■ EXERCISE INSTRUCTIONS
Quote the lines below exactly, from the one that holds "What is the extent" through the final line of the records, and only those.

■ LISTED ENTRIES
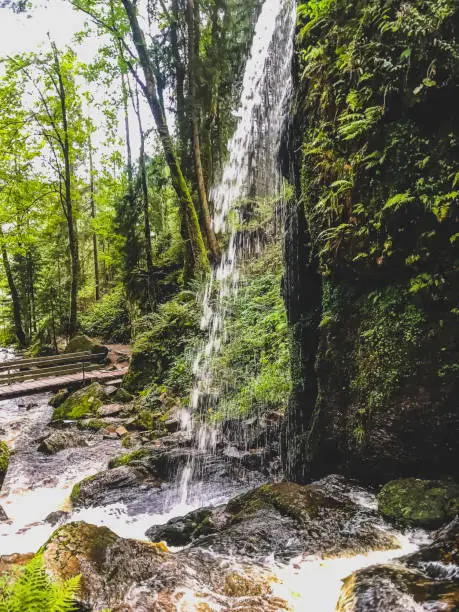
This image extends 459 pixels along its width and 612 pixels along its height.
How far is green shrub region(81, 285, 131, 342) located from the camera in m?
21.2

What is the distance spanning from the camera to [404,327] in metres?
4.14

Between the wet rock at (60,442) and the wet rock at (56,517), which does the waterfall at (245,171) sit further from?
the wet rock at (56,517)

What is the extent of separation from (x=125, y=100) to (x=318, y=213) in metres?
21.2

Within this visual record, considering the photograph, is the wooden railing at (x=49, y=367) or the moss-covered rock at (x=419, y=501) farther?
the wooden railing at (x=49, y=367)

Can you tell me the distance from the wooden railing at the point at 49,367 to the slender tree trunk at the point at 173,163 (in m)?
5.29

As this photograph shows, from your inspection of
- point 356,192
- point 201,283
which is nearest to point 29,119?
point 201,283

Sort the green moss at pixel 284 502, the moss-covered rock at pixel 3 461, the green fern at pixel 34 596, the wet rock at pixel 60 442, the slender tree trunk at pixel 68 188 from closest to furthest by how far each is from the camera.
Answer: the green fern at pixel 34 596 < the green moss at pixel 284 502 < the moss-covered rock at pixel 3 461 < the wet rock at pixel 60 442 < the slender tree trunk at pixel 68 188

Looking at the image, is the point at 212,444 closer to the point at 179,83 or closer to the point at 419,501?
the point at 419,501

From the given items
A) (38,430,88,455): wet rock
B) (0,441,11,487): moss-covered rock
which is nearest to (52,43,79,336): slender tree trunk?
(38,430,88,455): wet rock

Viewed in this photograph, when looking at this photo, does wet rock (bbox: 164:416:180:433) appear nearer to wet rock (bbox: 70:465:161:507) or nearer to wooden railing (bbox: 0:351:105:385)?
wet rock (bbox: 70:465:161:507)

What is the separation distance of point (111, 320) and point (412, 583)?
21102 mm

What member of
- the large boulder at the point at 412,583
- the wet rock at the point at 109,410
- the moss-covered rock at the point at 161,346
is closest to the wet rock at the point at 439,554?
the large boulder at the point at 412,583

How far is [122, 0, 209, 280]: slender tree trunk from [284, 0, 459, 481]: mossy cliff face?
29.0ft

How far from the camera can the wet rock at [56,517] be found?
5.66 meters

■ SOLUTION TO THIS EXERCISE
What is the extent of separation from (x=125, y=100) to (x=318, y=213) in metres?
21.2

Within this visual record, considering the photograph, is the wooden railing at (x=49, y=367) or the moss-covered rock at (x=419, y=501) farther?
the wooden railing at (x=49, y=367)

Can you tell me the distance from the wooden railing at the point at 49,367 to the slender tree trunk at the point at 173,163 (in m)?
5.29

As this photograph shows, from your inspection of
- point 356,192
- point 201,283
which is nearest to point 29,119?
point 201,283

Sort the green moss at pixel 284 502, the moss-covered rock at pixel 3 461, the green fern at pixel 34 596, the wet rock at pixel 60 442, the slender tree trunk at pixel 68 188 from closest to furthest by how far each is from the camera.
Answer: the green fern at pixel 34 596 < the green moss at pixel 284 502 < the moss-covered rock at pixel 3 461 < the wet rock at pixel 60 442 < the slender tree trunk at pixel 68 188

Looking at the image, is the point at 212,444 closer to the point at 179,83 or closer to the point at 419,501?
the point at 419,501

From the given items
A) (38,430,88,455): wet rock
B) (0,441,11,487): moss-covered rock
which is nearest to (52,43,79,336): slender tree trunk?
(38,430,88,455): wet rock

Viewed in this photograph, when looking at this photo, does wet rock (bbox: 164:416:180:433) appear nearer to wet rock (bbox: 70:465:161:507) or nearer to wooden railing (bbox: 0:351:105:385)?
wet rock (bbox: 70:465:161:507)

What is the separation distance of point (111, 320) and point (412, 583)?
21102 mm

What member of
- the large boulder at the point at 412,583
- the wet rock at the point at 109,410
- the moss-covered rock at the point at 161,346
is closest to the wet rock at the point at 439,554?
the large boulder at the point at 412,583

How far is [122, 0, 209, 280]: slender tree trunk from [284, 0, 459, 481]: mossy cliff face?
29.0ft

How far from the camera can the wet rock at [56,517] be found?
5.66 meters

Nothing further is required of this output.